> _EXTRACT_:
Rethinking Storage System Design for Modern AI Models

Yue Cheng
UVA Data Science & CS

Time: 2026-02-25, 12:00 - 13:00 ET
Location: Rice 540 and Zoom

Abstract Large-scale model hubs (e.g., Hugging Face, Kaggle) and numerous private repositories collectively host millions of pretrained and fine-tuned models, primarily large language models (LLMs). As the de facto infrastructure for AI model development and sharing, these platforms support a vast ecosystem of downstream applications across research and industry. However, their storage footprint has grown explosively—Hugging Face alone hosted over 70 PB of model artifacts in late 2025 and continues to expand exponentially, posing mounting sustainability challenges.

In this talk, I will present a new perspective on sustainable, large-scale modern AI model storage that rethinks system design from the ground up. I will first show how fine-tuned models within a model family exhibit high latent redundancy, enabling storage systems to move beyond generic compression toward model-aware data reduction. I will then talk about why model-level assumptions fundamentally break down and why storage systems must be redesigned around a tensor-centric abstraction that minimizes redundancy at the tensor level. Finally, I will share a vision for a tensor-centric AI ecosystem built around the tensor-centric storage infrastructure.

> _GIVEN ENTRIES_:
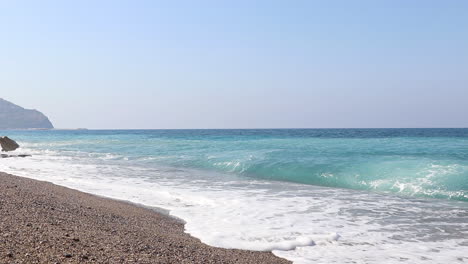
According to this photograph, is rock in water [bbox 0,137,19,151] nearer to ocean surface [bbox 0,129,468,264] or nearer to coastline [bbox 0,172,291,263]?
ocean surface [bbox 0,129,468,264]

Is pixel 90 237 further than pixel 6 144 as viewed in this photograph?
No

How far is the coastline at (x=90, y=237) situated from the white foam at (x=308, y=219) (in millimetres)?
690

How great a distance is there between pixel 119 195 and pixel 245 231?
495 centimetres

> _TASKS_:
#1 In the talk announcement on AI model storage, how much storage in model artifacts did Hugging Face hold in late 2025?
#2 Carry on the talk announcement on AI model storage from the point where it stops.
The records have no connection to the talk announcement on AI model storage.

> _OUTPUTS BY TASK_:
#1 Over 70 PB.

#2
Bio: Yue Cheng is an associate professor of Data Science and Computer Science at the University of Virginia. His research interests include AI systems, systems for AI, serverless computing, and data and storage systems. His group has built a number of techniques to improve the sustainability, efficiency, and scalability of cloud and AI platforms. Some of his works have led to large-scale deployments and adoptions in public clouds and power the AI applications used by millions every day. He is a recipient of several awards and honors, including an Amazon Research Award (2020), an NSF CAREER Award (2021), a Meta Research Award (2022), the 2022 IEEE CS TCHPC Early Career Researchers Award for Excellence in HPC, and a Samsung GRO Award (2023).